## SELECTED EXTRACT
[ExI] Why socialism and environmentalism (and a lot more) will be impossible

Omar Rahman rahmans at me.com
Wed May 28 16:27:51 UTC 2014


> Date: Wed, 28 May 2014 02:46:02 -0400
> From: Rafal Smigrodzki <rafal.smigrodzki at gmail.com>
> To: ExI chat list <extropy-chat at lists.extropy.org>
> Subject: [ExI] Why socialism and environmentalism (and a lot more)
> 	will be	impossible
> Message-ID:
> 	<CAAc1gFjAw7iOakoDQvkYF-9kQo-YKwkhyo-RTygd57CLPrRDFA at mail.gmail.com>
> Content-Type: text/plain; charset="utf-8"
> 
> It's interesting to speculate on the evolutionary paths that our successors
> later this century will take as they churn in the computational substrate.
> Yet, I feel that the truth of the future is largely inaccessible to us,
> hidden behind many layers of interactions between computational features of
> the world that will be formed by minds rapidly evolving away from humanity.

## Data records

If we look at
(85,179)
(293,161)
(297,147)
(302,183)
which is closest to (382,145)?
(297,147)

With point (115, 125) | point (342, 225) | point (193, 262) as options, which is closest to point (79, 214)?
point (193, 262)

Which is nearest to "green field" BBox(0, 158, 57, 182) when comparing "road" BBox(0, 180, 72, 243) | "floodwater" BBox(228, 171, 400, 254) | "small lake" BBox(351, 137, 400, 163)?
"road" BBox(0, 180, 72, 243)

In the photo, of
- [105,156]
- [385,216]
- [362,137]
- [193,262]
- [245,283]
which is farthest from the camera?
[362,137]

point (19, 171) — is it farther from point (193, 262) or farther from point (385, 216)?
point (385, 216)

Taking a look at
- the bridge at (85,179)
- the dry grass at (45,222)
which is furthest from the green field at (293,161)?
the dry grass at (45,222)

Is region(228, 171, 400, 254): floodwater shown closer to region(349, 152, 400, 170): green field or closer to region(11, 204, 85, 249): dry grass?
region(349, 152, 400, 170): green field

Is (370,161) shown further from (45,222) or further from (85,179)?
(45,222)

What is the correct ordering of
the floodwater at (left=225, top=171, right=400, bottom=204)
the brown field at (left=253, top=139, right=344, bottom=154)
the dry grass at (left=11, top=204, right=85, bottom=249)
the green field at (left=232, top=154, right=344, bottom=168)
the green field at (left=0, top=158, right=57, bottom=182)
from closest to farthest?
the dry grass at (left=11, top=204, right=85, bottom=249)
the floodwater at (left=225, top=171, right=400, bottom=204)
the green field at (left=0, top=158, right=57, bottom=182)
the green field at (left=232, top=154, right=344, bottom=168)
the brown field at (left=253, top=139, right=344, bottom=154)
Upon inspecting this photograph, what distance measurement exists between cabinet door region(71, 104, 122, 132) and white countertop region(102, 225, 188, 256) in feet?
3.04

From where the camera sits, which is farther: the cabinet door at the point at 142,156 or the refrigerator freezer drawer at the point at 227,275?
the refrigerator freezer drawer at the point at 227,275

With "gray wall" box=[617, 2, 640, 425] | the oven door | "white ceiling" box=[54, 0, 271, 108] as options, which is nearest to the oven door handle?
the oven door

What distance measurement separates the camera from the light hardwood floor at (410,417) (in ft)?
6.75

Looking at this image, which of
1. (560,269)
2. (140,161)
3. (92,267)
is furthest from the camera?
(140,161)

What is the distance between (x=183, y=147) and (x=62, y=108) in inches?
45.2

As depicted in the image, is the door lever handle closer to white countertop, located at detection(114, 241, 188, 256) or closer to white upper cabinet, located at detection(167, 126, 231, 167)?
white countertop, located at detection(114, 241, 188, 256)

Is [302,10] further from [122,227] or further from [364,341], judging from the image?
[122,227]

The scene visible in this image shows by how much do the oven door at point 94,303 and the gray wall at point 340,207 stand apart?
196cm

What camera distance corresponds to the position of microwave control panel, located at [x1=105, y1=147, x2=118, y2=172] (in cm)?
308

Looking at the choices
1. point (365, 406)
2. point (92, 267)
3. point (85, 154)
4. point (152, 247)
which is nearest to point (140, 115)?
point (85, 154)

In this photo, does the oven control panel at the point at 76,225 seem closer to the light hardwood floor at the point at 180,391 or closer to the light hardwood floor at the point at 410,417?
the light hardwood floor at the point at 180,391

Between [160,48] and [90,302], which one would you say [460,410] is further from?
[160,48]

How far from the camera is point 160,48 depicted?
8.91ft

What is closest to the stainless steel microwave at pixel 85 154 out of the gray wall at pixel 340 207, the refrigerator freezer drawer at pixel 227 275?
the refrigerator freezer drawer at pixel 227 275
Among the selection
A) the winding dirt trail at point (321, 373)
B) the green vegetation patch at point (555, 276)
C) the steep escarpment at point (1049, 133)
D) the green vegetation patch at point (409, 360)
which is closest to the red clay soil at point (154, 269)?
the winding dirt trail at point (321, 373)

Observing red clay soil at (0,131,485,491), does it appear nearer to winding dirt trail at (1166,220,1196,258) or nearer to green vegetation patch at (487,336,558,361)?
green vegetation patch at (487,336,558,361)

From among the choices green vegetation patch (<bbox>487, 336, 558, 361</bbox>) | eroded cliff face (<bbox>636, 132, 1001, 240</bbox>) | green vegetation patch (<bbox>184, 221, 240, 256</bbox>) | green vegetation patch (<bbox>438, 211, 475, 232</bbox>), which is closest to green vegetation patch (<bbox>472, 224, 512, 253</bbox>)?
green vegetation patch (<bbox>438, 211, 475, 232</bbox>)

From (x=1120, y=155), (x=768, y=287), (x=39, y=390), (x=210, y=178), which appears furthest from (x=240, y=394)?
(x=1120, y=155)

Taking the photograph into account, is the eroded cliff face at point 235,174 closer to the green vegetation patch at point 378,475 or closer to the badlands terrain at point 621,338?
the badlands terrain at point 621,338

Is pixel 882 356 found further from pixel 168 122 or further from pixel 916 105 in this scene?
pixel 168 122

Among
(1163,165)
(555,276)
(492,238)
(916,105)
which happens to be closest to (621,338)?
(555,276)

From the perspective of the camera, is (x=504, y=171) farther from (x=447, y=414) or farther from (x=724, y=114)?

## EXERCISE INSTRUCTIONS
- a) In the mailing-list post, what email address does Rafal Smigrodzki send from?
- b) Please continue the mailing-list post about future minds after its final sentence.
The records are separate material with no connection to the mailing-list post.

## ANSWERS BY TASK
- a) rafal.smigrodzki at gmail.com

- b)
Rafal,

I agree with much of what you say. And if these future minds exist many layers deep in some sort of virtual world I also agree that it is basically impossible to predict what they will be like. In such circumstances they will indeed evolve rapidly away from humanity. There are some who make the argument that we already exist in a simulated environment. Theoretical physicists and cosmologists have yet to present a testable consensus view that I as a non-physicist can comprehend fully or at least comfortably adopt into my worldview.

Why am I going on about multiple realities or nested layers of reality in simulations? Because, as far as we know, we have one reality and a speed limit of 'c'. The result of this that we will be sharing the same environment.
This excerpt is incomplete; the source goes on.